October 26, 2021

/

by: glawson

/

Categories: Current Culture

Emotions, Enabling, and False Guilt

Emotions, Enabling, and False Guilt

Friday night I received an email from the eager young man Hope Clinic had engaged as a marketing intern. His relationship with Hope was based on mutual need – their need for free help and his need for relevant experience to complete his marketing degree. He would work ten hours a week for sixteen weeks.

Five weeks ago, I went over the intern’s calendar with Hope’s executive director, Jenny Williams. Their intern was already committed to thirty hours a week in class and workshops, not to mention the out-of-class study time required. Add to this his media-enhanced fear of contracting COVID, and there was no way he would be spending ten hours a week at a community clinic.

As an alternative, Jenny and I created three projects which the young man could complete on his own — a written marketing plan, a list of potential new donors, and last, taking over Hope’s email marketing. To get the ball rolling, I provided an outline for the marketing plan. He just needed to review it with his professor and add content under each outline subhead.

Last Wednesday, Jenny expressed concern over the lack of progress. We engaged the young man in a conference call where the three of us concluded there simply wasn’t enough time left in the semester for him to complete the projects. Hence, the Friday night email in which he stated, “I sincerely apologize for the inconvenience, but I would also like to thank you both for allowing me to work with you guys over the past month. UTD apologizes and would like me to let you know that they will try to send a more fit student in the future.

What’s wrong with this picture?

First and foremost, nobody owes anybody an apology! The failure was a result of bad decisions made by ALL parties. If we were all being honest with each other, why should anyone apologize for a plan that simply didn’t work? Going back a bit further, it’s now obvious that I should never have enabled the intern by providing my existing marketing outline. If he’d been forced to do ALL of what he was engaged to do, he might have realized the futility of the situation earlier. Taking an additional step back in recent history, it should have been obvious from the beginning that this young man didn’t have enough time to commit to such an endeavor. Hope’s desperate need for “free” help trumped all common sense and allowed emotion to outweigh rational decision making.
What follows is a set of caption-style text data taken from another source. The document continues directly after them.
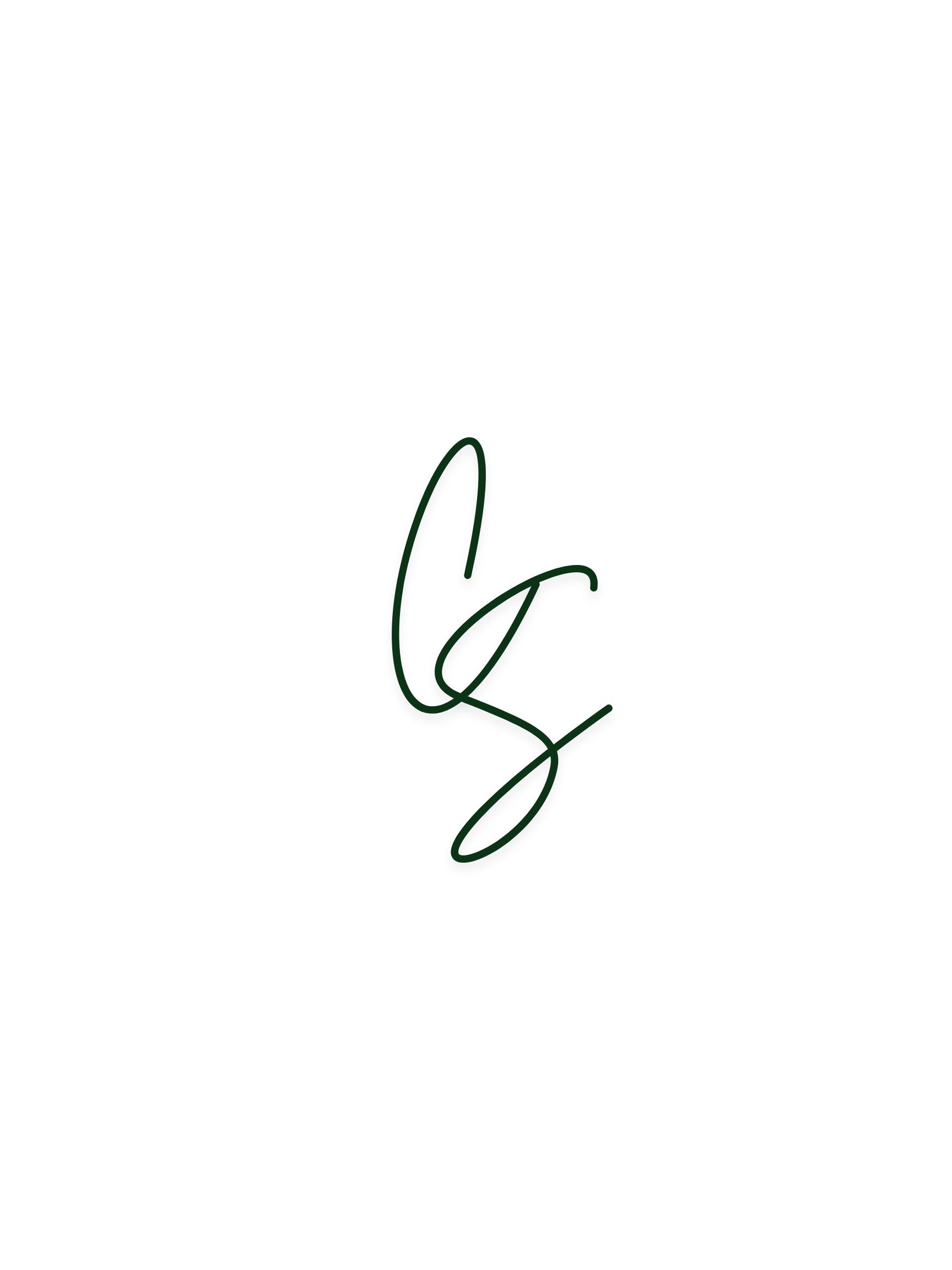 Christina Souza monogram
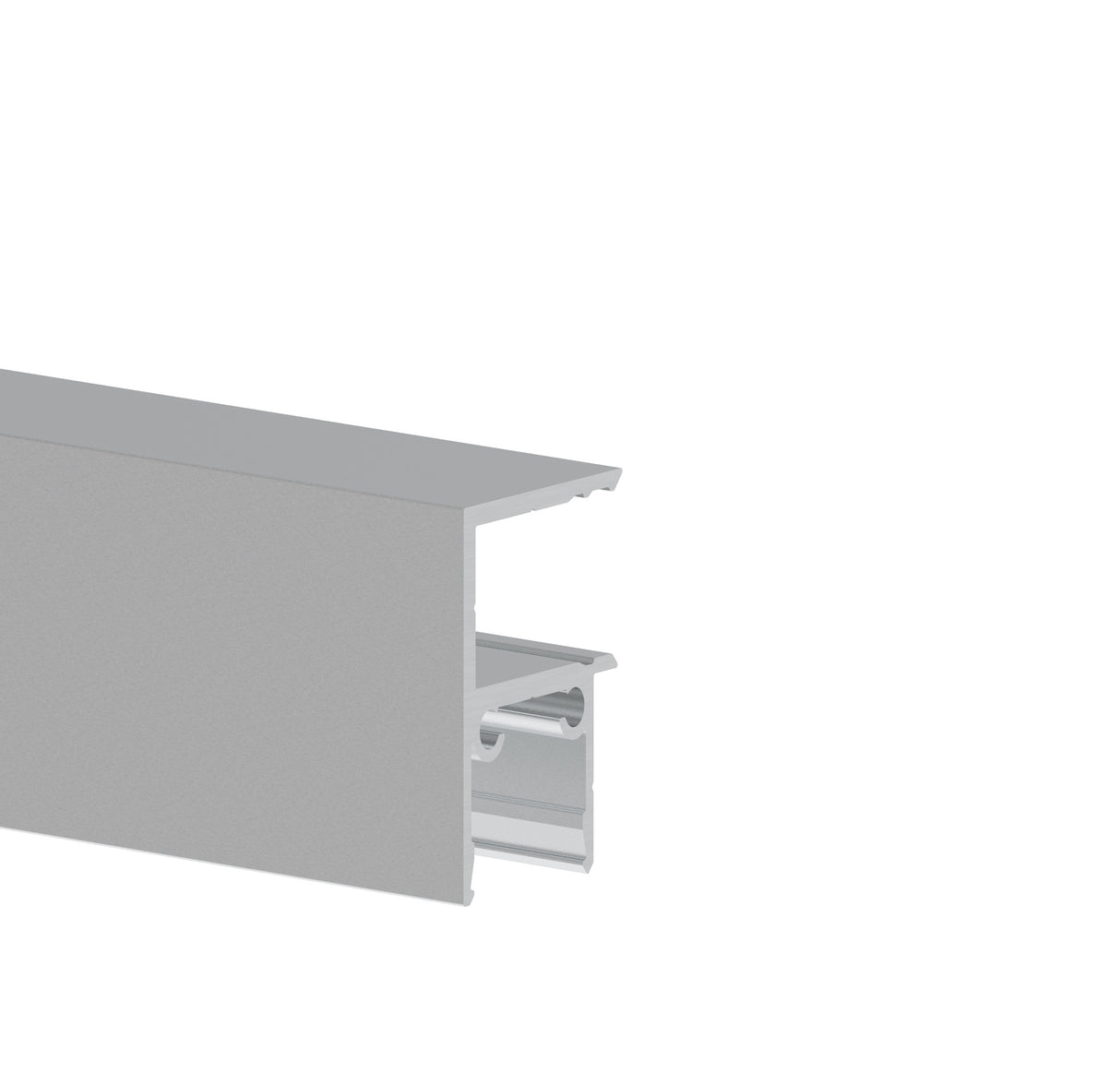 Aluminiowy adapter ogrodzeniowy do wypełnień 20 - 6000mm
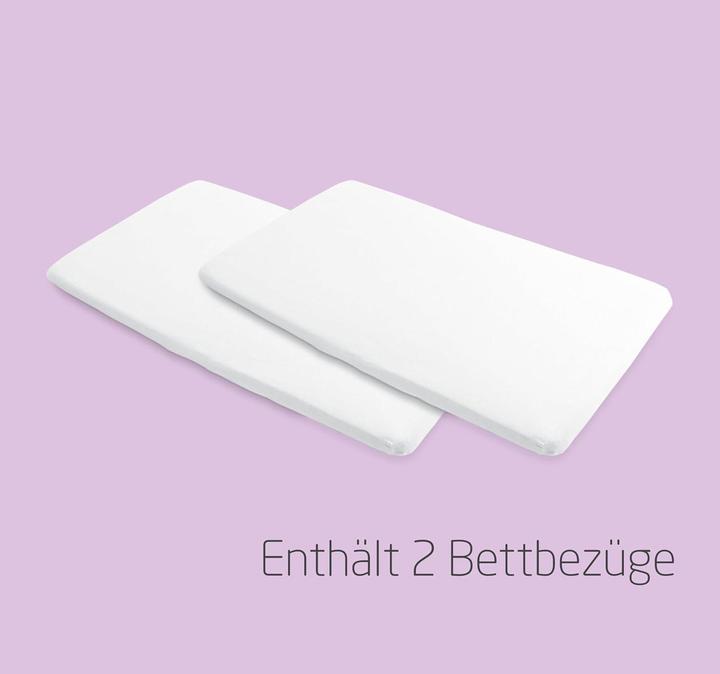 Actual product image Maxi-Cosi Mc Iris2/Calao Light Bedsheets X2 White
So, what decisions are members of this group making based on our emotional desires rather than analytical business planning? For that matter, what decisions are we making in our personal lives based on emotion rather than rational thinking? And, who are we enabling to make equally rash decisions? Most important, how do we put a stop to the nonsense?

“When you want to help people, you tell them the truth. When you want to help yourself, you tell them what they want to hear.”